This is another position I have right now, alongside my work as a phone support tech, and some independent consulting work I'm doing.

This is a tough job to do well. The clients are competing with companies who outsource to cheaper labor in other countries, our economy is sickly green and deflated and seriously needs some mouth-to-mouth recussitation; that means our clients are watching what we charge them like hawks and since it's the employer's marketplace, they're willing to knock down candidates on a whim, and we're flooded with ridiculously difficult-to-fill job requirements we can't find applicable people to fill.

In this haze of confusion and chaos perfectly suited to the multi-track mind of a multiple, we add in the desperate techie looking for a job.

After having ridden the coattails of the technology boom, now this person sits scrounging up pennies and praying for their next meal. Housing prices haven't dropped, his bank account is a candidate for a cobweb-ridden deserted/haunted mansion, while his debt rises and his credit rating falls through the floor. Forget the lifestyle that one had become accustomed to -- the money you once made is now flowing out of the country as foreigners with fancy tech credentials suck up jobs and cash, and send it home to their families in another country.

This desperado has to somehow get my attention and get him/her self a job.

__SOURCE DATA__
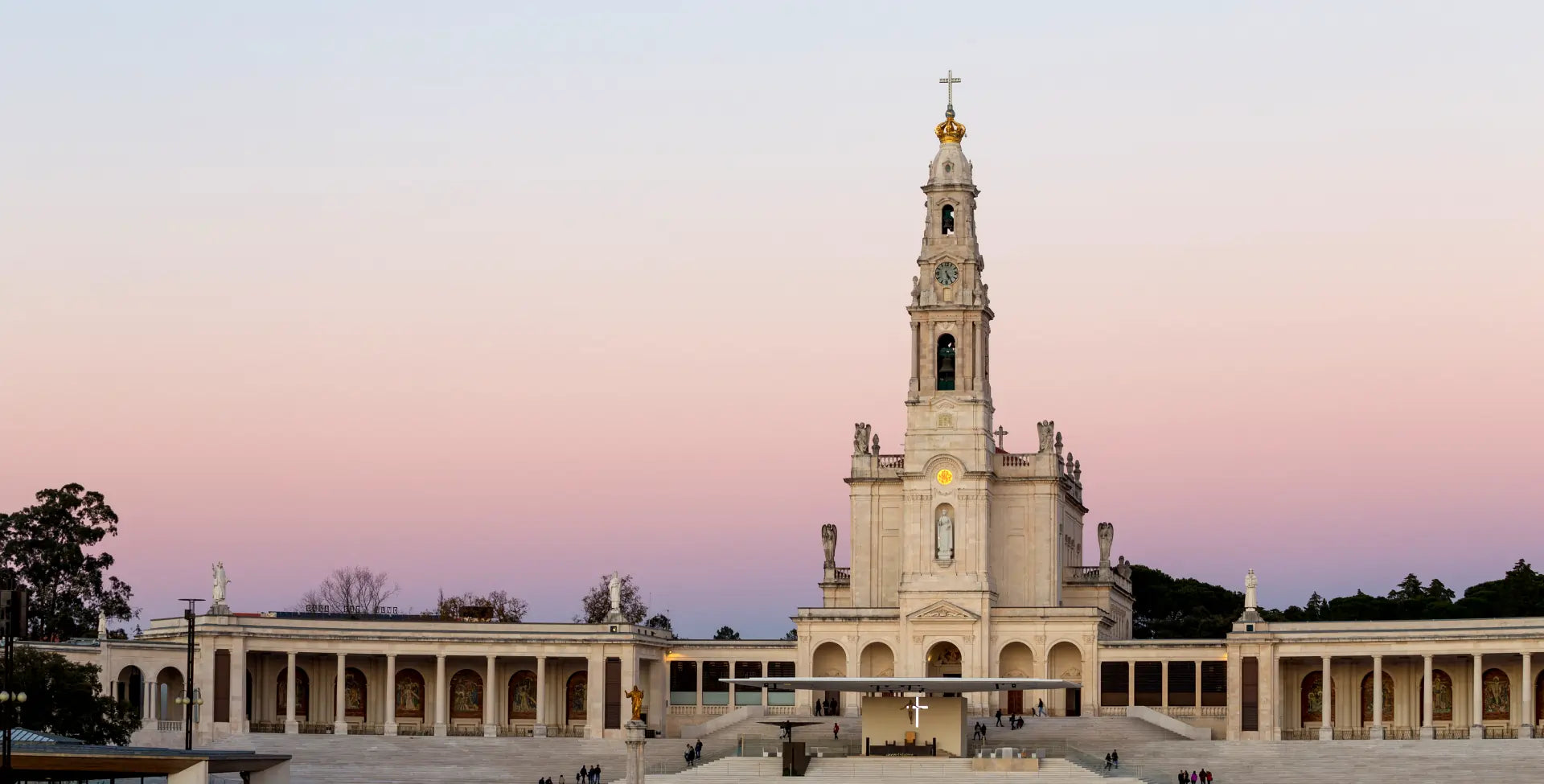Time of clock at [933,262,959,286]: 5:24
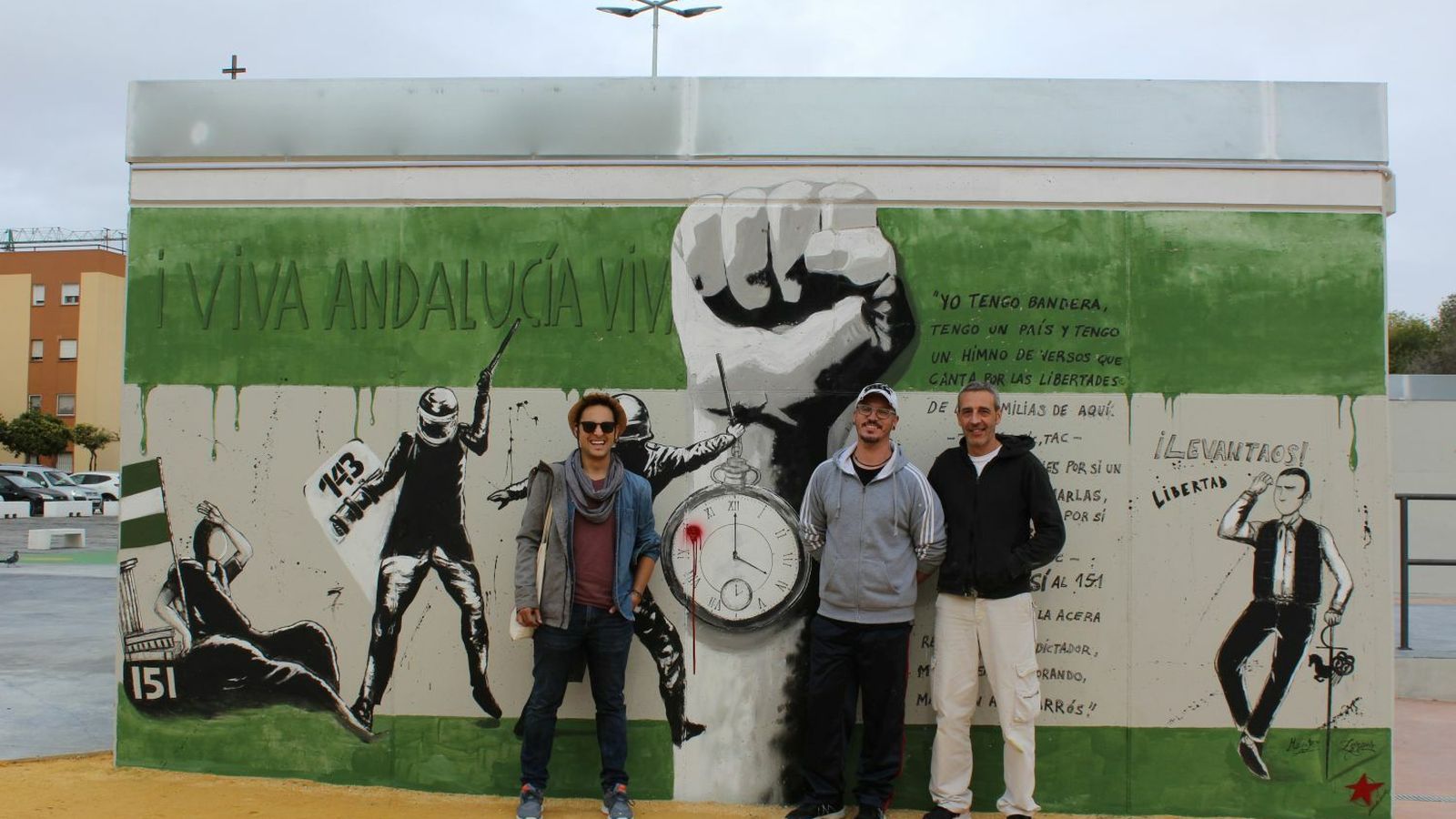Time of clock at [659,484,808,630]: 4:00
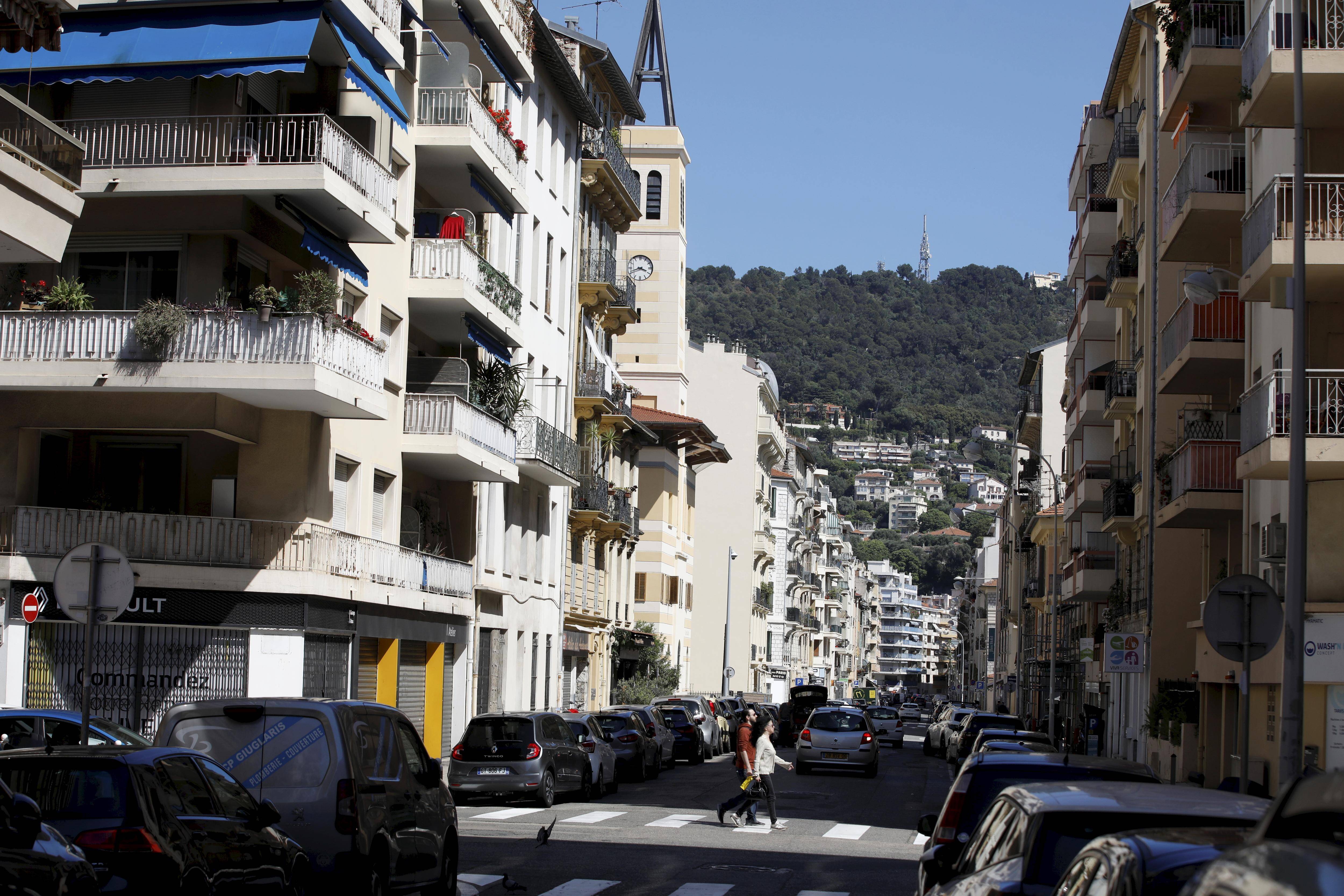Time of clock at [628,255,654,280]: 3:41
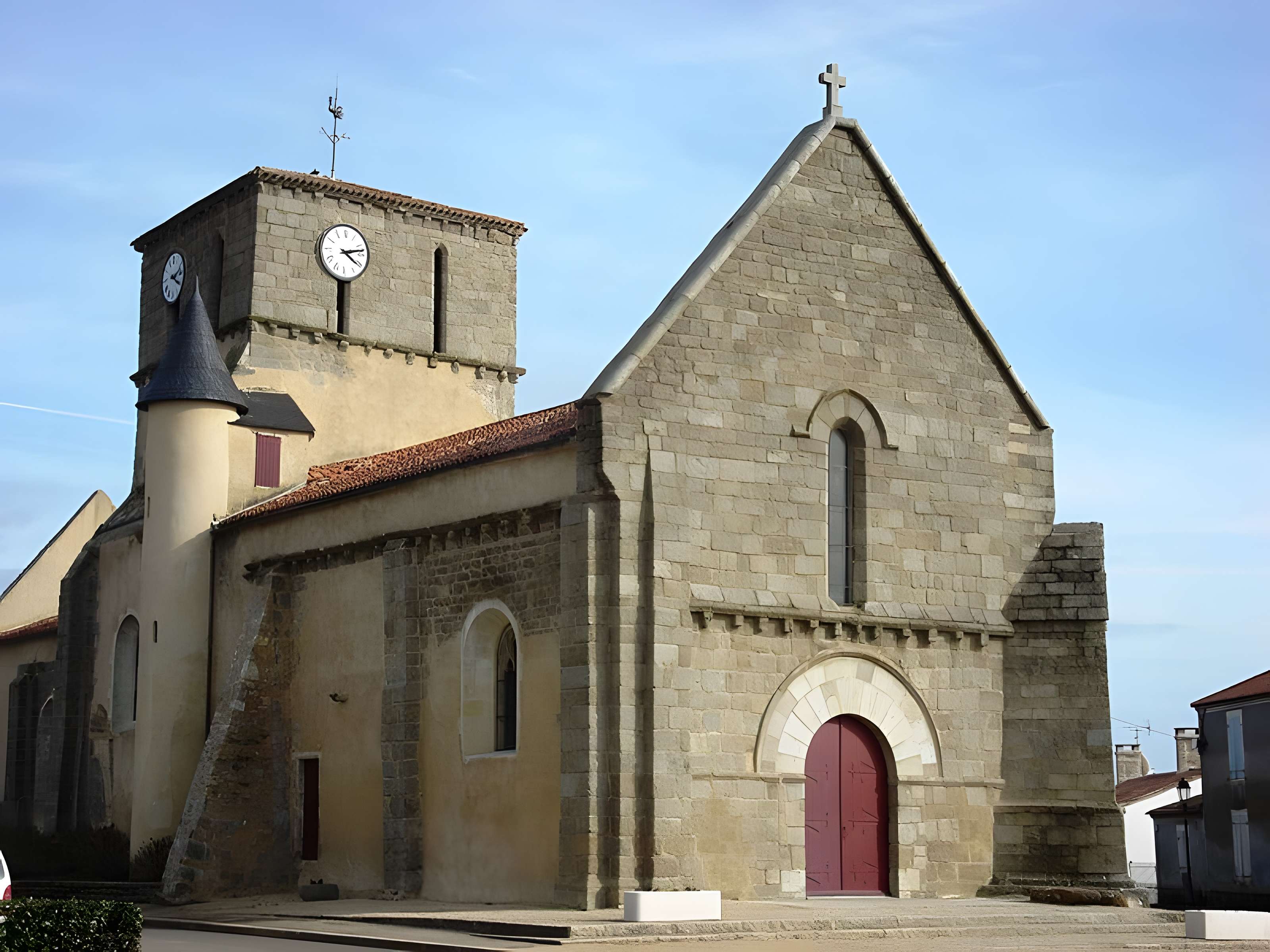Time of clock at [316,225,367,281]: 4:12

__TASK LIST__
a: Check each statement against the job-market passage and answer yes or no, quoting the exact words of the passage that decide it.
(i) The writer also works as a phone support tech.
(ii) Housing prices have dropped.
(iii) The clients pay little attention to what they are charged.
b: Rename "bank account" as "savings account" while writing out the job-market passage from "After having ridden" up to and including "in another country.".
c: Answer these questions from the job-market passage.
(i) Besides the phone support job, what other work is the writer doing?
(ii) What rises while the techie's credit rating falls?
(iii) What kind of mind is the haze of confusion and chaos said to suit?

__SOLUTION LIST__
a:
(i) Yes: "alongside my work as a phone support tech"
(ii) No: "Housing prices haven't dropped"
(iii) No: "our clients are watching what we charge them like hawks"

b:
After having ridden the coattails of the technology boom, now this person sits scrounging up pennies and praying for their next meal. Housing prices haven't dropped, his savings account is a candidate for a cobweb-ridden deserted/haunted mansion, while his debt rises and his credit rating falls through the floor. Forget the lifestyle that one had become accustomed to -- the money you once made is now flowing out of the country as foreigners with fancy tech credentials suck up jobs and cash, and send it home to their families in another country.

c:
(i) Independent consulting work.
(ii) His debt.
(iii) The multi-track mind of a multiple.